The lock-free ring buffer uses a single-producer single-consumer (SPSC) design. The IgH master task is the sole producer; the ros2_control read thread is the sole consumer. This eliminates the need for mutexes in the critical path, which would introduce priority-inversion risk between the RT task and the DDS middleware threads. A commonly-cited alternative — using shared memory with std::atomic — works but provides only single-slot semantics; a ring buffer depth of 2–4 gives you visibility into whether the control loop is dropping cycles.

Where This Bridge Falls Short — and What to Do About It

We're not saying this architecture eliminates all timing concerns — it reduces them to a manageable set. There are two failure modes to understand explicitly.

DDS publish latency spike. Under heavy CPU load, the ROS 2 DDS layer can spike its publication latency by 3–8 ms for a single cycle. This does not affect the EtherCAT control loop — the IgH task continues writing to the ring buffer on schedule — but it does mean the joint_states topic timestamp can lag the actual hardware state by multiple cycles. If your MoveIt 2 planner relies on latency-sensitive state feedback, add a use_sim_time: false explicit timeout in your trajectory executor and configure the JointTrajectoryController's allow_integration_in_goal_constraints parameter appropriately.

Cycle overrun detection. The IgH master's ecrt_master_send() returns a timing flag if the previous cycle's frame was not returned before the next send. Log this count over your test runs. A rate above 0.1% of cycles indicates a system configuration problem — likely SMI interference or insufficient CPU isolation — not an acceptable operating condition. The TK firmware handles a missed cycle gracefully (it holds the last commanded torque for one cycle), but sustained cycle overruns at high torque will produce position errors that accumulate.

Running at 4 kHz: When 1 kHz Is Not Enough

For impedance control applications requiring higher control bandwidth — exoskeleton force reflection, precise contact detection — we have validated a 4 kHz EtherCAT cycle on the TK-120 and TK-240 with a 10-slave bus topology. The cycle period drops to 250 µs. Latency budget becomes tighter: the IgH task must complete all processing, including ring buffer write, inside 80–100 µs to leave margin for the Ethernet frame round-trip time plus slave processing.

At 4 kHz, the ros2_control controller manager does not need to run at the same frequency. Decouple them: run the EtherCAT cycle at 4 kHz, but have the hardware interface bridge publish state at 1 kHz by decimating. The controller manager's read() call picks the most recent valid entry from the ring buffer regardless of cycle frequency. This prevents the DDS layer from becoming a 4 kHz subscriber bottleneck while keeping the servo loop tight where it matters — inside the FOC firmware on the actuator itself, where the current controller already runs at 400 Hz PWM switching frequency independent of the EtherCAT cycle rate.

Bus topology matters at 4 kHz.
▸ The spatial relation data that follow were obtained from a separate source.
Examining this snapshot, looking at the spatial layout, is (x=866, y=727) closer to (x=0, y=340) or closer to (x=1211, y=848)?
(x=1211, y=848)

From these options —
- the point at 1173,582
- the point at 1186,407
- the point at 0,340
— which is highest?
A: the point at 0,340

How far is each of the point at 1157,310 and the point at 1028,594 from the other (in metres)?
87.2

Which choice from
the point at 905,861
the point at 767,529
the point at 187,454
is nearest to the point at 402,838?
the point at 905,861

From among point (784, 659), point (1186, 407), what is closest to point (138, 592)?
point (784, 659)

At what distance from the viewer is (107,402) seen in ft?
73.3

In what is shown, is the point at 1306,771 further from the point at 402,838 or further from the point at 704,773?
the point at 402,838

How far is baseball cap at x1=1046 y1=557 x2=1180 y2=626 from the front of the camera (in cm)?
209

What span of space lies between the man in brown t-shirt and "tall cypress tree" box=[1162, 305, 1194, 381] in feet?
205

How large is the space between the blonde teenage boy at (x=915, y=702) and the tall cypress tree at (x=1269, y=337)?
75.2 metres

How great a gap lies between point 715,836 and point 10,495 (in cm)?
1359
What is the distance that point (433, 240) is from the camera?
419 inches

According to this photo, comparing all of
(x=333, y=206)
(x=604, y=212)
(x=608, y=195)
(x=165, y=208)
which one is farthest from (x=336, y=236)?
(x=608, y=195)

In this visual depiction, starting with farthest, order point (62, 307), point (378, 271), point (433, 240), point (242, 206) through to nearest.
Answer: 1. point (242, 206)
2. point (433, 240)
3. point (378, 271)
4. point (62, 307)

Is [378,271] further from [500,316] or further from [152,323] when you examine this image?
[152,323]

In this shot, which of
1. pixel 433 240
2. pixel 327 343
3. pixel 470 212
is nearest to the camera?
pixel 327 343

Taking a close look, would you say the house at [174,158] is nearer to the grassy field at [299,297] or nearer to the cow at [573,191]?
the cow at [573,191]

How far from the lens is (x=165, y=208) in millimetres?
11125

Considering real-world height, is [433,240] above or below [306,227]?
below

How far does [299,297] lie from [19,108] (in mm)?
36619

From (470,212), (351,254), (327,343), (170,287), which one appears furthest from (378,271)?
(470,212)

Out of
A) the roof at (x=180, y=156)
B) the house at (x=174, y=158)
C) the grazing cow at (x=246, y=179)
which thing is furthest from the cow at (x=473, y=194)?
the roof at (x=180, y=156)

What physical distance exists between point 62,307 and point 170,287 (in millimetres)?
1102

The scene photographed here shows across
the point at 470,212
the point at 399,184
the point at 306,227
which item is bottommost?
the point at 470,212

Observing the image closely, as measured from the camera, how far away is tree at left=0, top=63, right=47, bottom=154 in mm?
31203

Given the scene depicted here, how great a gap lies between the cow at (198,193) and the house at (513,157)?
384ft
Cable propagation adds roughly 5 ns/m; with a 10-slave daisy chain and total cable length of 8 m, the round-trip propagation adds ~80 ns — negligible relative to frame size. The bottleneck is frame size itself: each additional slave adds approximately 2.4 µs of processing time at the slave level. A 12-slave chain at 4 kHz sits near the practical limit for sub-250 µs cycle completion. Beyond 12 actuators at 4 kHz, consider splitting to two EtherCAT masters on separate PCIe NICs, each handling one limb of the robot. The IgH master supports multiple concurrent master instances.
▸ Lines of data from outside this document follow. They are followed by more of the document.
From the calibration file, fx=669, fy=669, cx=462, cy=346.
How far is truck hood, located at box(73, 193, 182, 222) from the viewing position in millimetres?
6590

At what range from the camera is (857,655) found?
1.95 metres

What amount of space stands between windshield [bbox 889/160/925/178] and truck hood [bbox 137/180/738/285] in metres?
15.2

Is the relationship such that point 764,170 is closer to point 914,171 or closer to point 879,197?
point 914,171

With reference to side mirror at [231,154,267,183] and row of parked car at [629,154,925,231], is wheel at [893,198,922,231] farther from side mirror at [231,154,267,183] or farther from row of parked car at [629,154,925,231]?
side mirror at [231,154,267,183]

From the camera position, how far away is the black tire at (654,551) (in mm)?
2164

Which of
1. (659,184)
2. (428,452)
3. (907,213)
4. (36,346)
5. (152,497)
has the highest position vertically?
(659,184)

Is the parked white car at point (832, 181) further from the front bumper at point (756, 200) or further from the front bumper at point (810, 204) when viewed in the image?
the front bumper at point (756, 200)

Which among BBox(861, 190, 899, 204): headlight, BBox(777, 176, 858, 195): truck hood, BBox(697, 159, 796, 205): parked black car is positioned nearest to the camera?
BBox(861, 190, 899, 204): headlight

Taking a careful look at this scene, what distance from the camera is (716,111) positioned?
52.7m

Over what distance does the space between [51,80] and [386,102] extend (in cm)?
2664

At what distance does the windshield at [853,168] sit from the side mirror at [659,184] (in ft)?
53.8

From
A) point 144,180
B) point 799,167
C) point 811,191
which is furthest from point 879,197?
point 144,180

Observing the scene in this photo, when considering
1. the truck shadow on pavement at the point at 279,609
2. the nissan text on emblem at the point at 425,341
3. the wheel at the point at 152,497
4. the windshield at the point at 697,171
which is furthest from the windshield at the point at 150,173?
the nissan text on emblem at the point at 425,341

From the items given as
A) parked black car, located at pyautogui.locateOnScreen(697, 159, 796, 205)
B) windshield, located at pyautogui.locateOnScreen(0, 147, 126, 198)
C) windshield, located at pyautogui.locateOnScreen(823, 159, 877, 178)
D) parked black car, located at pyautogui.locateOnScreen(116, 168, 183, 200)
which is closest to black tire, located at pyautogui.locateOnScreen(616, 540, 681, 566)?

Validating the Bridge End-to-End

Before running closed-loop control, verify the full chain with a latency measurement: publish a timestamped command topic in ROS 2, observe when the corresponding torque command appears in the EtherCAT PDO via IgH master's ethercat diagnostic tool or a bus monitor. End-to-end latency from ROS 2 publish to PDO write should be under 3 ms. Values above 5 ms indicate DDS middleware issues — check CYCLONEDDS_URI transport settings, specifically MaxMessageSize and interface binding. The TK series ESI files, IgH configuration examples, and the hardware interface plugin are in the integration docs at integration/ethercat.html.